Historically, there have been tendencies to confuse unintelligible suffering with personal punishment by God. (Less diplomatically than Ricoeur, I would associate these with superstitious, unethical forms of religion.) The lesson of Job was a separation of “the ethical world of sin from the physical world of suffering” (p. 32). “[S]uffering has had to become absurd and scandalous in order that sin might acquire its strictly spiritual meaning. At this terrible price, the fear that was attached to it could become the fear of not loving enough and could be dissociated from the fear of suffering and failure” (ibid).

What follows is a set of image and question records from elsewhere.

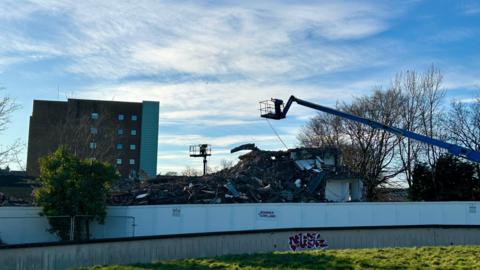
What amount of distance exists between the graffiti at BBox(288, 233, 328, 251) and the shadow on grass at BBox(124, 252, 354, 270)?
921cm

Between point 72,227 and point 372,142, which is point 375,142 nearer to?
point 372,142

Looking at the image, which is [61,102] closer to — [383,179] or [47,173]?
[383,179]

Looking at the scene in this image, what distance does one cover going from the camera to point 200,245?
19406 millimetres

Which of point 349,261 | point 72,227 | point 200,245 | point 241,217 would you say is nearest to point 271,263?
point 349,261

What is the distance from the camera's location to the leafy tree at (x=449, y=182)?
3819cm

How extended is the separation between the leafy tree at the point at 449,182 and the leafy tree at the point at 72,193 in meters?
25.8

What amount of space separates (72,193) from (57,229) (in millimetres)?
1772

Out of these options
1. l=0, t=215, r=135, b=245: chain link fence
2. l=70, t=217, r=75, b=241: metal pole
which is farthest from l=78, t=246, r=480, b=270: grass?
l=0, t=215, r=135, b=245: chain link fence

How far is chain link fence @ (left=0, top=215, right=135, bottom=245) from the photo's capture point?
23.4 metres

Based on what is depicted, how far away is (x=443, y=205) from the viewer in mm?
28391

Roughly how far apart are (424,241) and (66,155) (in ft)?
60.7

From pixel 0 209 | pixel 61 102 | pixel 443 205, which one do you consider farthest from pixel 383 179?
pixel 61 102

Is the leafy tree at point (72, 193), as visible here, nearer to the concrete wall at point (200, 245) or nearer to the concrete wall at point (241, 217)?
the concrete wall at point (241, 217)

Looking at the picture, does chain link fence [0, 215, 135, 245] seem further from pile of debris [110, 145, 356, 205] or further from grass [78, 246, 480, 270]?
grass [78, 246, 480, 270]
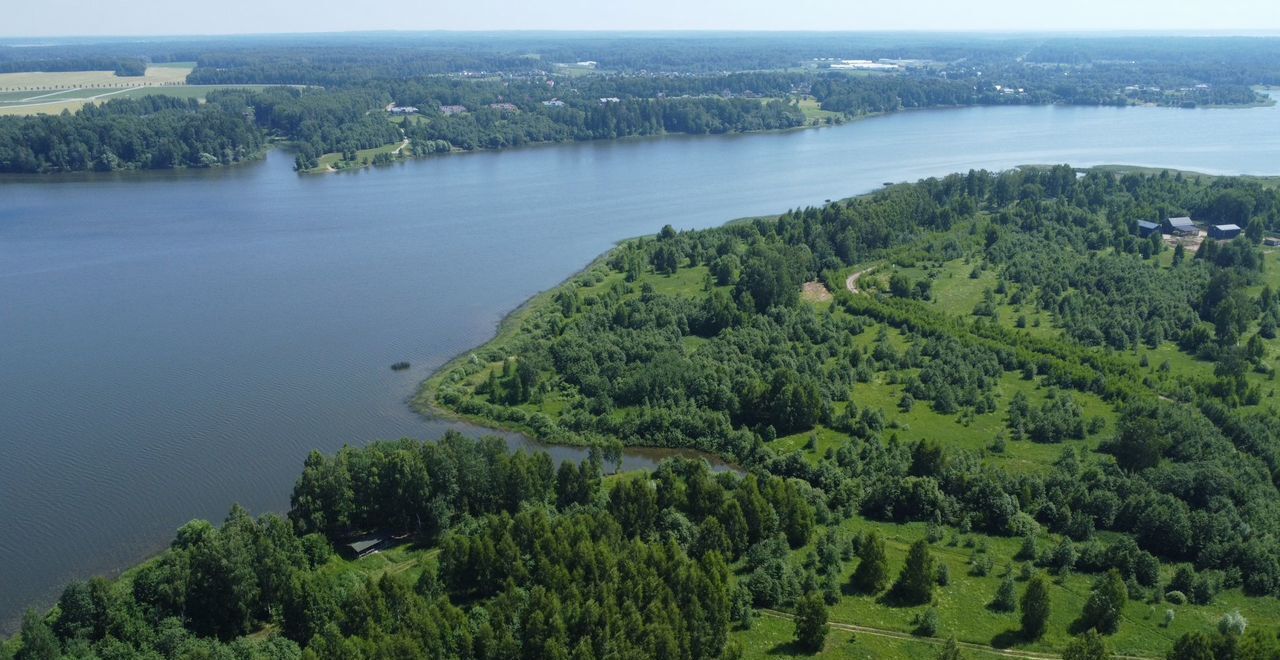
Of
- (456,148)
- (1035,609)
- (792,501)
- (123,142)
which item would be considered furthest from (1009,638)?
(123,142)

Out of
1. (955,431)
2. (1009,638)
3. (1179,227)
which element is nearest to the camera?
(1009,638)

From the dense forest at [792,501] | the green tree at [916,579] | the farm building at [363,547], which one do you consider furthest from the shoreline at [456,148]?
the green tree at [916,579]

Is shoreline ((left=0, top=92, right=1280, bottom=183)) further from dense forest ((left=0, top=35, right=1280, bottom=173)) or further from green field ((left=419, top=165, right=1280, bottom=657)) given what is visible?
green field ((left=419, top=165, right=1280, bottom=657))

Ricoeur goes on to say that the lingering symbolism of defilement “furnishes the imaginative model” (p. 34) for a transposition from a ritual purification or catharsis into a philosophical one. “It is not the immediate abolition but the mediate sublimation of fear… which is the soul of all true education.” (p. 44; emphasis in original). I still prefer to emphasize seeking the good, but the argument now seems headed in a better direction.